* Check your understanding *
[a] In the strongSwan mailing list post, which OpenWRT release was strongSwan being tried on?
[b] From the strongSwan mailing list post, repeat word for word the passage from "But even after" to "this to work.".

[strongSwan] "unable to add pseudo IPIP SA with SPI c1bb6ffe: Invalid argument"

Lupe Christoph lupe at lupe-christoph.de
Sun Nov 13 15:45:03 CET 2011


Hi!

I was forced by a buggy openswan port to try StrongSwan on OpenWRT
Backfire 10.03.01 RC6 (pluto did not receive reply packets, if you
care). The server is still using OpenSwan.

But even after a lot of fiddling with settings I can't get StrongSwan to
connect.

Here is the info that hopefully allows somebody who knows StrongSwan
well to tell me what I need to do to get this to work.

I installed these packages (could do a full install for lack of space):

strongswan4 - 4.5.2-1
strongswan4-app-charon - 4.5.2-1
strongswan4-app-pluto - 4.5.2-1
strongswan4-minimal - 4.5.2-1
strongswan4-mod-aes - 4.5.2-1
strongswan4-mod-blowfish - 4.5.2-1
strongswan4-mod-constraints - 4.5.2-1
strongswan4-mod-coupling - 4.5.2-1
strongswan4-mod-des - 4.5.2-1
strongswan4-mod-gmp - 4.5.2-1
strongswan4-mod-hmac - 4.5.2-1
strongswan4-mod-kernel-klips - 4.5.2-1
strongswan4-mod-kernel-netlink - 4.5.2-1
strongswan4-mod-md5 - 4.5.2-1
strongswan4-mod-pem - 4.5.2-1
strongswan4-mod-pkcs1 - 4.5.2-1
strongswan4-mod-pubkey - 4.5.2-1
strongswan4-mod-random - 4.5.2-1
strongswan4-mod-revocation - 4.5.2-1
strongswan4-mod-sha1 - 4.5.2-1
strongswan4-mod-sha2 - 4.5.2-1
strongswan4-mod-socket-default - 4.5.2-1
strongswan4-mod-stroke - 4.5.2-1
strongswan4-mod-updown - 4.5.2-1
strongswan4-mod-x509 - 4.5.2-1
strongswan4-mod-xcbc - 4.5.2-1
strongswan4-utils - 4.5.2-1

===== StrongSwan config =====

config setup
        plutodebug=control
        # crlcheckinterval=600
        # strictcrlpolicy=yes
        # cachecrls=yes
        # nat_traversal=yes
        # charonstart=no
        # plutostart=no
        nat_traversal=yes
        charonstart=yes
        plutostart=yes

conn openswan-server
        auto=add
        authby=rsasig
        keyexchange=ikev1
        right=%defaultroute
        rightsubnet=192.168.1.0/24
        rightcert=/etc/ipsec.d/certs/strongswan-clientCert.pem
        rightsendcert=always
        rightrsasigkey=%cert
        rightid="C=DE, ST=Bavaria, O=My Company, OU=IPSec Clients, CN=strongswan-client.mycompany.de, E=lupe.christoph at mycompany.de"

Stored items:
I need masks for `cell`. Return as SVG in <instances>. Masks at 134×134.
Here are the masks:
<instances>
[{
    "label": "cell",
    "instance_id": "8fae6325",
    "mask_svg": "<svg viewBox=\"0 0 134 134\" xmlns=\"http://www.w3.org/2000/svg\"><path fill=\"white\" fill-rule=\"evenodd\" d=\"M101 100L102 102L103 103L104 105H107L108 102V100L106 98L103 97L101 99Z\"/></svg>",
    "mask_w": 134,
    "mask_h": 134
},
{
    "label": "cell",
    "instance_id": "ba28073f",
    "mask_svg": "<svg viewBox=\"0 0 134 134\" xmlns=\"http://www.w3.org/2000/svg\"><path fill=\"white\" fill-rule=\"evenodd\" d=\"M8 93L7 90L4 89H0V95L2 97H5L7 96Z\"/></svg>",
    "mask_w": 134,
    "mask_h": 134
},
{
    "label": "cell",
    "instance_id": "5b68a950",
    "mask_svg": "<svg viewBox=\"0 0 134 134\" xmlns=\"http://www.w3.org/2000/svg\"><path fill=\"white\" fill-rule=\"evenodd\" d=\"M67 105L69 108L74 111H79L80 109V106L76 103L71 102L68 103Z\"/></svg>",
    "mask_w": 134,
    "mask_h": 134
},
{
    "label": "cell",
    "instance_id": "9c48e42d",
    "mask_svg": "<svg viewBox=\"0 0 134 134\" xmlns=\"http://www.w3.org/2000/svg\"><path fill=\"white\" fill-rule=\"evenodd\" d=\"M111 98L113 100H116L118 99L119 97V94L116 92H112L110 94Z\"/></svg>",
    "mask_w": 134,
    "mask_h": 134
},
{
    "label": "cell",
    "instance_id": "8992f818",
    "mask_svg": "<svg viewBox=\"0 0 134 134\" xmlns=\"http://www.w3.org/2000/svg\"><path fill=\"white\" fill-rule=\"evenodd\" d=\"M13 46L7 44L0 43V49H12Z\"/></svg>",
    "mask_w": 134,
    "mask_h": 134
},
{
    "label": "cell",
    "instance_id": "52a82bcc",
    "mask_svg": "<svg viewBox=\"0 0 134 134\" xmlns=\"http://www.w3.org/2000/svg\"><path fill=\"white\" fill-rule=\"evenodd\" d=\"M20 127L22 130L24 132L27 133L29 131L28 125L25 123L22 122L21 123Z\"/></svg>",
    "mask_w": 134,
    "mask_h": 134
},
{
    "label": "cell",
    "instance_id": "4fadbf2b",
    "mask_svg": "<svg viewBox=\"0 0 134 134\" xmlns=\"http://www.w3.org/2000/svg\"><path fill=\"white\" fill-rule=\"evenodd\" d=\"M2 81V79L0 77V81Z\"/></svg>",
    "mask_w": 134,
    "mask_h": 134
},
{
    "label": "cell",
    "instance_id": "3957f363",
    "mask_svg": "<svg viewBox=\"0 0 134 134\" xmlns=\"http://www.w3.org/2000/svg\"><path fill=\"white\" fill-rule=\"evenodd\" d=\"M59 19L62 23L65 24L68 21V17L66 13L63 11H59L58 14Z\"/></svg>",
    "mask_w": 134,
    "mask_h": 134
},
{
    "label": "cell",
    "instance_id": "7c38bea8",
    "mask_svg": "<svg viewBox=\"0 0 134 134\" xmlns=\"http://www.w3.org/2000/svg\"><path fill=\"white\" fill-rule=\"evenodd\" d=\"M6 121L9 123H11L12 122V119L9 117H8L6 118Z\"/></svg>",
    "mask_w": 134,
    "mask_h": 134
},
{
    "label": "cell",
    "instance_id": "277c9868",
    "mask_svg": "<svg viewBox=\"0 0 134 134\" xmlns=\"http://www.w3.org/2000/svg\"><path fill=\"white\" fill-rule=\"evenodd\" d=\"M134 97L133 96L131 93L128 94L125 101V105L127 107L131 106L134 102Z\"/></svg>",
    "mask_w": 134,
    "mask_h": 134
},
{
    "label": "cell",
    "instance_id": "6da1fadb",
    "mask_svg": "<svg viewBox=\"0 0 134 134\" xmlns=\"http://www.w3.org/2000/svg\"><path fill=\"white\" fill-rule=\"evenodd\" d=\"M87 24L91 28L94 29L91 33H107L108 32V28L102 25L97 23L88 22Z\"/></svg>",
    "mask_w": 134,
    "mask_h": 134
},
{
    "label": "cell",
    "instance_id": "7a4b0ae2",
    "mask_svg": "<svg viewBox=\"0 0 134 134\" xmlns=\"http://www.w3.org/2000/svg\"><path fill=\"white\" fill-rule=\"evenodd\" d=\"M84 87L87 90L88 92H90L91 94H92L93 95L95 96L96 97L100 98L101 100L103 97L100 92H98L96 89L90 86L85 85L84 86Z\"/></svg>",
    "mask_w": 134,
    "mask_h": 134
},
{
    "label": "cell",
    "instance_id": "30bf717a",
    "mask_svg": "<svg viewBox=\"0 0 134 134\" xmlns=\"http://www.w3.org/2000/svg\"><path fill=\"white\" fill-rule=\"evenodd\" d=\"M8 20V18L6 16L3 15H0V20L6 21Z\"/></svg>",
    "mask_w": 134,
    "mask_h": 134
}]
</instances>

* Solutions per task *
[a] Backfire 10.03.01 RC6

[b]
But even after a lot of fiddling with settings I can't get StrongSwan to
connect.

Here is the info that hopefully allows somebody who knows StrongSwan
well to tell me what I need to do to get this to work.